You know the drill – your baby has latched on to the breast or bottle … but then pulls away to have a good look around the room. Then latches on again, only to pull away again moments later. Argh! While it might seem like your FOMO baby is scared of missing out on something, it could be that your little one is being overstimulated by sounds, sights or even smells in their surroundings. If possible, try to feed your baby in a place with minimal distractions. Alternatively, an oversupply or fast flow of milk might mean that your breastfed baby needs to keep coming up for air. For further support and advice on this, visit the Australian Breastfeeding Association.
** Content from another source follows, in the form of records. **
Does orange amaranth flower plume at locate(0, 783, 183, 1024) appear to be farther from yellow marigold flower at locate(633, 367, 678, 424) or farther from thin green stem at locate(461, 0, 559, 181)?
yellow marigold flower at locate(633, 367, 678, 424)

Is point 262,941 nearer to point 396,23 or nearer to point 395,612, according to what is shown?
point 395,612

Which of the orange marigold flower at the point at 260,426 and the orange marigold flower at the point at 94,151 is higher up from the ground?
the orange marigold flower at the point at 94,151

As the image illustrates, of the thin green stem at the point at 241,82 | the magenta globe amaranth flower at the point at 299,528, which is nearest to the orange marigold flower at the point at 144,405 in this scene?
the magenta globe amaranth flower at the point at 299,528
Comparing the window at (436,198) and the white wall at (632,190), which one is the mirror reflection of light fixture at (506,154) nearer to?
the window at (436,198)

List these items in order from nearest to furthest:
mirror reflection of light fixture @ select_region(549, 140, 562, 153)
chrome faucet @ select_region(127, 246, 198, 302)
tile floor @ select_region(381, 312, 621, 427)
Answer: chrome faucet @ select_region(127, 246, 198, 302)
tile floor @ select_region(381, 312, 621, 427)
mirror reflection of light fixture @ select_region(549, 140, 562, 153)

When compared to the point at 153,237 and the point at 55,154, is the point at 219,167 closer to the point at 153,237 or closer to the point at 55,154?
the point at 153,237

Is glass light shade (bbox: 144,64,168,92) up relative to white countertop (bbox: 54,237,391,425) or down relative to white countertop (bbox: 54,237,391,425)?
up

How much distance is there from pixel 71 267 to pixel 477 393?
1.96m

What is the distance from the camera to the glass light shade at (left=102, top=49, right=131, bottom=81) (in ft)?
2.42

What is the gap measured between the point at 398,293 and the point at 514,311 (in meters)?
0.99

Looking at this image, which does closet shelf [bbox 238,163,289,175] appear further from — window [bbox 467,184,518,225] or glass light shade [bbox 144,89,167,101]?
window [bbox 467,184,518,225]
FOMO baby doesn’t want to be put down  

All of your baby’s needs have been met. She’s been fed, burped, changed and is well-rested but still makes a tearful protest every time you attempt to put her down. Are you trying to sneak off to somewhere fun without her? While sitting and drinking in the delicious smell of a new baby is wonderful, sometimes you also need to, you know, function. If you haven’t already, it might be time to invest in a comfortable sling or baby carrier – babywearing means you’ll be free to potter around but will also offer your baby reassurance that you’re close through your smell and the sound of your heartbeat and voice. Need further incentive? Studies show that babywearing also plays a part in tackling postnatal depression.

baby girl wearing red hat

FOMO baby wants what you’re eating  

The World Health Organisation (WHO) recommends exclusively breastfeeding your little one for the first six months of their life, but your baby may show signs of being ready for solids before then. Making chewing motions and reaching for your dish during meal times is a pretty decisive indication that they’re ready for food, there’s even evidence to suggest that introducing certain foods at four months can reduce the risk of food allergies and the symptoms of reflux. Other signs your baby could be ready include holding their head well and sitting unsupported. However, as with everything else, do your research and make the right choice for you and your baby. 

FOMO baby doesn’t want you to leave

It doesn’t matter if you’re heading to work, the shops or even just the loo – babies suffering from separation anxiety can become inconsolable every time they see you walk away. Other signs include a reluctance to play by themselves, waking more often throughout the night and yelling out for your attention extra early in the morning. Understandably, this stage can feel quite stressful for both of you. However, take comfort in the knowledge that separation anxiety is a completely normal and crucial developmental milestone that occurs when your little one is around 6-18 months old and is all part of them coming to the realisation that they exist independently of you.